As is today the case in Germany, the road to war is being prepared in Japan with a reactionary campaign to revise history and whitewash the monstrous crimes of Japanese imperialism in the 1930s and 1940s. Abe, whose maternal grandfather Nobusuke Kishi was part of the wartime Japanese cabinet, speaks for broad sections of the ruling elite who justify Japan’s role in World War II as a struggle to free Asia from Western colonialism. Abe appointees have dismissed the wartime sexual slavery of hundreds of thousands of “comfort women” by the Japanese military and downplayed or denied such atrocities as the Rape of Nanjing, in which up to 300,000 Chinese civilians and prisoners were slaughtered.

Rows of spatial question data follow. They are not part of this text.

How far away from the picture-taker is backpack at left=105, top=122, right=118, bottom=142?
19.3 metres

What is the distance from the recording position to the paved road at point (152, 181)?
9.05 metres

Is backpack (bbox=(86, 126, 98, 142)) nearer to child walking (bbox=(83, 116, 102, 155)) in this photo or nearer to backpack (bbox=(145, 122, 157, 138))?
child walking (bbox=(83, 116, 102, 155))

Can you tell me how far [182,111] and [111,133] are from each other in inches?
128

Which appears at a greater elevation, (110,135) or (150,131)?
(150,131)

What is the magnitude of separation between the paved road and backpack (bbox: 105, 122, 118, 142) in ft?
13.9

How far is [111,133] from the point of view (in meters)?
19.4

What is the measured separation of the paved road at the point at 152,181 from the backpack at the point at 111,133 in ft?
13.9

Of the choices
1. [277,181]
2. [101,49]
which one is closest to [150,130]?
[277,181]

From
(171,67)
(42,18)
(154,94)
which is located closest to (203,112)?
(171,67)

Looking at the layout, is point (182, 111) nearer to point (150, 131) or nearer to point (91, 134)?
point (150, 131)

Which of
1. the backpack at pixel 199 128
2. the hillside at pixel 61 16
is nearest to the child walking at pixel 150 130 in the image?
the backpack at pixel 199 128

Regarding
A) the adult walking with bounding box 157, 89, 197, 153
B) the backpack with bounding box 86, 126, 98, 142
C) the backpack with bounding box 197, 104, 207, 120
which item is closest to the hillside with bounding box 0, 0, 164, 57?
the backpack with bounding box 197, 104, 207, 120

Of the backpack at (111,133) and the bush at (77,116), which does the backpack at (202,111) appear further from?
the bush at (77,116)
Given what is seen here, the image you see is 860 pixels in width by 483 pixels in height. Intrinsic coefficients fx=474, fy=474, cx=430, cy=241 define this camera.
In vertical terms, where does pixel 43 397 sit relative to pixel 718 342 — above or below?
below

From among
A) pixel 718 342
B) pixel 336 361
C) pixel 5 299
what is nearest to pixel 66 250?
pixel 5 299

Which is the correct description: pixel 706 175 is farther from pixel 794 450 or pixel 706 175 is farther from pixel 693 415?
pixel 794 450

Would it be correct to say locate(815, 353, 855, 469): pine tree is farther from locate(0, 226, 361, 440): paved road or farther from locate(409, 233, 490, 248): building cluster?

The government is whipping up Japanese patriotism and a climate of fear over the Chinese “threat” so as to justify rearmament. At the same time, it is seeking to project mounting social tensions outward against a foreign enemy. A quarter century of slump has been compounded by the failure of so-called Abenomics to revive the Japanese economy. Wages remain at the level they were two decades ago, and many young people are condemned to a future of unemployment or low-paid casual work. This week, the Financial Times reported that large numbers of elderly people are committing petty crimes in order to get themselves jailed because they cannot survive on their meagre pensions.
The same crisis of global capitalism that is fuelling the drive to war is giving fresh impetus to socialist revolution. Opposition to war and militarism is deeply embedded in the Japanese working class, which suffered not only the police-state rule of the wartime militarist regime in Tokyo, but also the murderous US bombing raids. The Japanese people remain the only population to have experienced the horrors of nuclear incineration in the atomic bombing of Hiroshima and Nagasaki.
Some of the largest anti-war protests in Japanese history took place last year as the Abe government rammed its military laws through the parliament. At their height, the demonstrations swelled to 120,000 in Tokyo, with smaller protests in hundreds of other cities and towns. That anti-war sentiment, however, remained trapped within the parliamentary framework, as the Japanese Communist Party and various pseudo-left organisations have subordinated the protests to the capitalist Democratic Party of Japan, which has no fundamental disagreement with the military legislation.
Workers and youth in Japan, like their counterparts around the world, can halt the slide towards world war only through the construction of an international anti-war movement of the working class based on the program of socialist internationalism. The spread of war can be ended only by abolishing the social order that is its root cause—capitalism, with its archaic nation-state system. The ICFI is the only political organisation on the face of the planet fighting for this perspective. We urge our readers in Japan and throughout Asia to take up the struggle to build this anti-war movement.